As a former 60's protestor, celebrating with everyone else the results of this historic election, I'd like to give my personal point of view about the attacks on the 1960s that were made during the campaign – specifically "guilt by association" and "domestic terrorism." And also to reflect a bit on how I feel about those issues today.
Wrong Place, Right Time
In the spring of 1971, on the day the Capitol bombing takes place, I'm living in our nation's capital organizing an anti-war demonstration. Along with Stew, Abbie and Anita Hoffman, Jerry Rubin, his girlfriend Nancy Kurshan and satiric journalist Paul Krassner, I'm an original Yippie. Yippies believe in the politics of theatre. We call ourselves Groucho Marxists and use comedy to turn serious issues on their head. We're cultural revolutionaries who raise political awareness by having as much fun and getting as much media attention as we can. We're a youth movement who doesn't believe in hierarchy: every Yippie is her or his own leader. Our favorite Bob Dylan mantra is: Don't follow leaders, watch the parking meters.
Treasury Secretary Henry Paulson and FederalReserve Chairman Ben Bernanke are not the first to throw money at Wall Street. In the spring of 1968, Abbie, Jerry and the rest of us stopped trading on the New York Stock exchange when we threw $1 and $5 bills at greedy stockbrokers who grabbed at the money floating down from a balcony. Yippies brought the New York Stock Exchange to a halt for a mere $250.
By the summer of 1968, at the Democratic Convention in Chicago, we're running a pig named Pigasus for president as a send-up to protest the election and an unjust and illegal Vietnam War. In what is to become an iconic American moment, 15,000 of us -- Yippies, mainstream anti-war demonstrators, the media and even a member of the British Parliament -- are severely gassed and beaten by the Chicago police.

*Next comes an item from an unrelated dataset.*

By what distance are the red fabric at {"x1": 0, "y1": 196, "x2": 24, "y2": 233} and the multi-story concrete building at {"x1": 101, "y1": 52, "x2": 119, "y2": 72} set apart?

But three years later, by the time of the Capitol bombing, it's becoming more and more difficult to find the fun in protest. All of us in the anti-war movement are frustrated by the seemingly endless parade of atrocities being committed in Vietnam, which we see in living color at home on TV every night, and a recent campaign of deadly, intense carpet-bombing in Laos.